The father of the disabled girl North Carolina police say was killed and dismembered says he didn't have anything to do with her death.

"There's no way I would do that to my baby," Adam Baker told WBTV. "There's no way in the world I would hurt my daughter."

Adam Baker said he avoided a public vigil Tuesday night on what would have been Zahra Baker's 11th birthday because he didn't want to take the focus off his child. He watched over the Internet along with his mother and lawyer.
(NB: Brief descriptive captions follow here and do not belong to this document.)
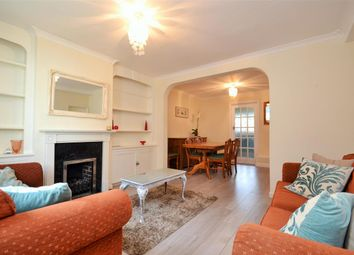 Thumbnail 3 bedroom terraced house to rent in Durnsford Road, London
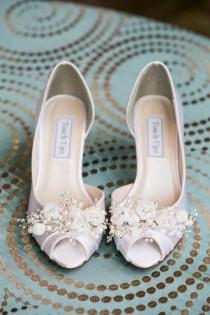 Peep Toe Shoes #3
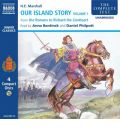 Our Island Story: From the Romans to Richard the Lionheart v. 1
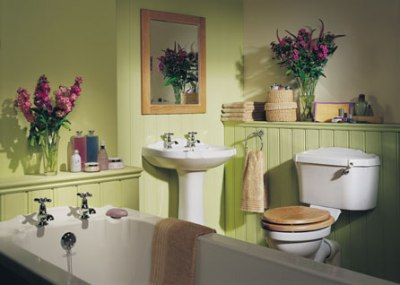 Flowers for your bathroom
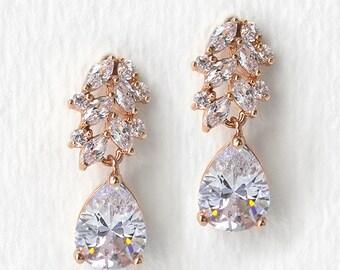 Bridal Earrings Rose Gold Wedding Jewelry Crystal Teardrop Earrings Rose Gold Crystal Earrings Dainty Boho Earrings Leaf Earrings E186-RG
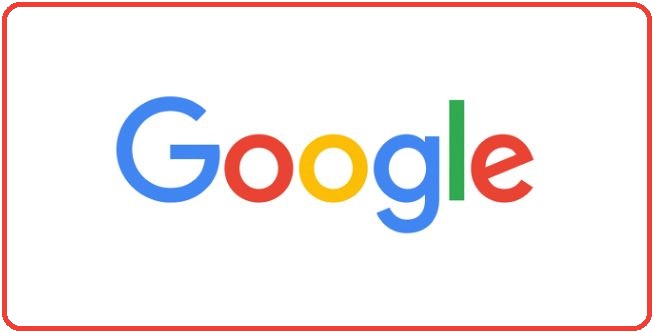 Google Search favorise le 1er article original d'une news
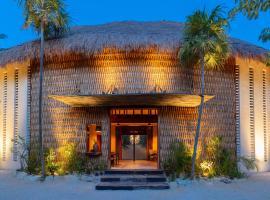 Hotel Ma'xanab Tulum,位于图卢姆的酒店
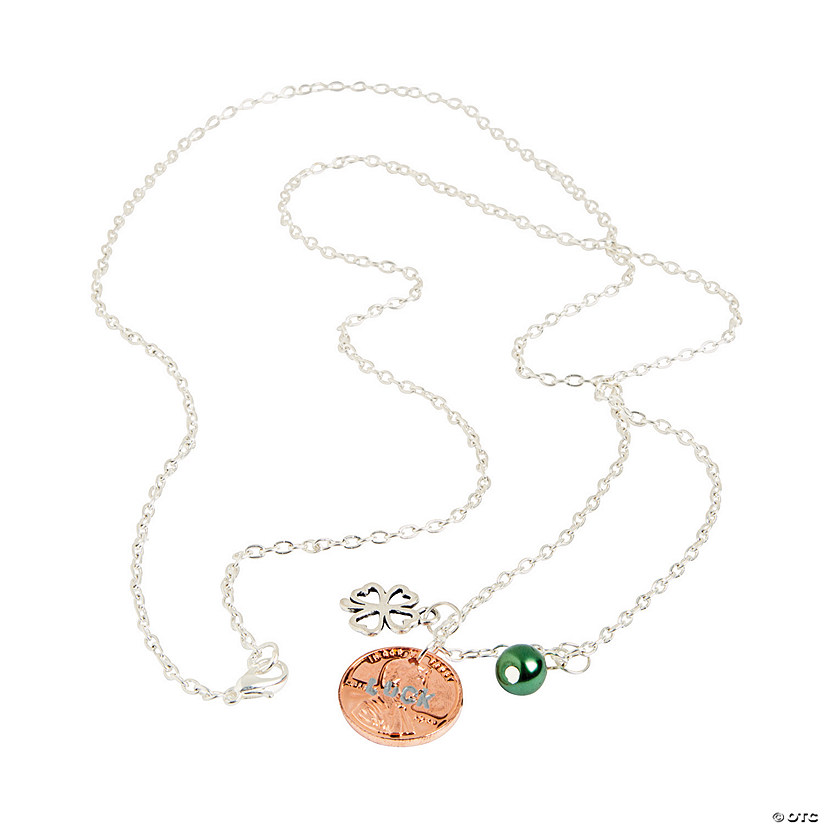 St. Patrick's Day Lucky Necklace Craft Kit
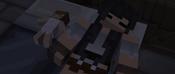 Minecraft Diaries Season 2 Episode 81 Screenshot7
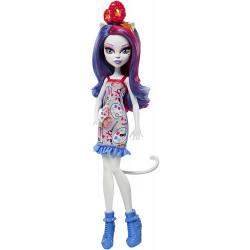 Кэтрин ДеМяу Десерт Catrine Demew Dessert Themed Doll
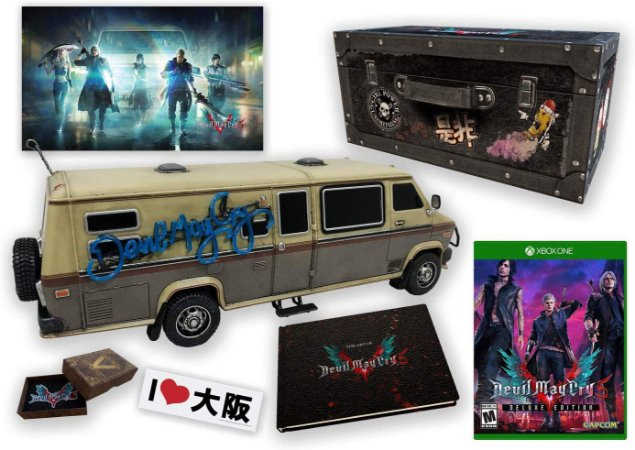 Devil May Cry 5 Collectors Edition - Xbox One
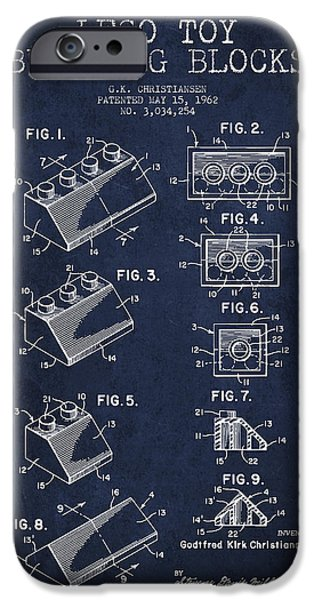 Lego Digital iPhone Cases - Lego Toy Building Blocks Patent - Navy Blue iPhone Case by Aged Pixel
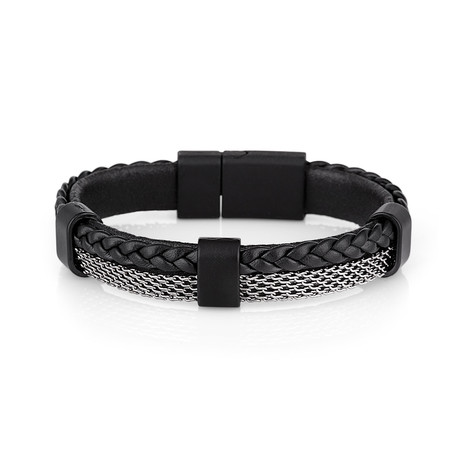 Braided Leather + Mesh Bracelet // Black + Silver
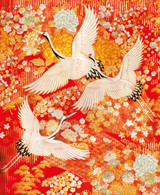 V &A detail from a wedding outer-kimono (uchikake) Woven Silk | Museum & Galleries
Adam Baker said he's been called a murderer since his daughter's disappearance last month became a homicide investigation. The Hickory home he shared with his daughter and wife, Elisa Baker, has been abandoned and turned into a memorial for the girl, complete with signs blaming the adults for the girl's death. Tuesday night's vigil in Hickory included members of the crowd calling for justice in the case.

Adam Baker was arrested on a host of charges unrelated to the girl's disappearance but is free on bail.

Police said last week they found a bone belonging to Zahra Baker at one location and other remains at a second site about five miles away. Investigators haven't said how she died.

Adam Baker said when the case is over, he would like to return to his native Australia with his daughter's remains. He was arrested on charges unrelated to the girl's disappearance or death, but is free on bail.

Adam Baker declined to describe what he knows about his wife's involvement in Zahra's death.

Elisa Baker is jailed on an obstruction of justice charge. Police say she wrote a bogus ransom note about another girl when Zahra was reported missing on Oct. 9. Authorities doubt the Bakers' story that they last saw the girl that day sleeping in her bed. They say they can't find anyone other than the Bakers who had seen her alive in the weeks before her disappearance.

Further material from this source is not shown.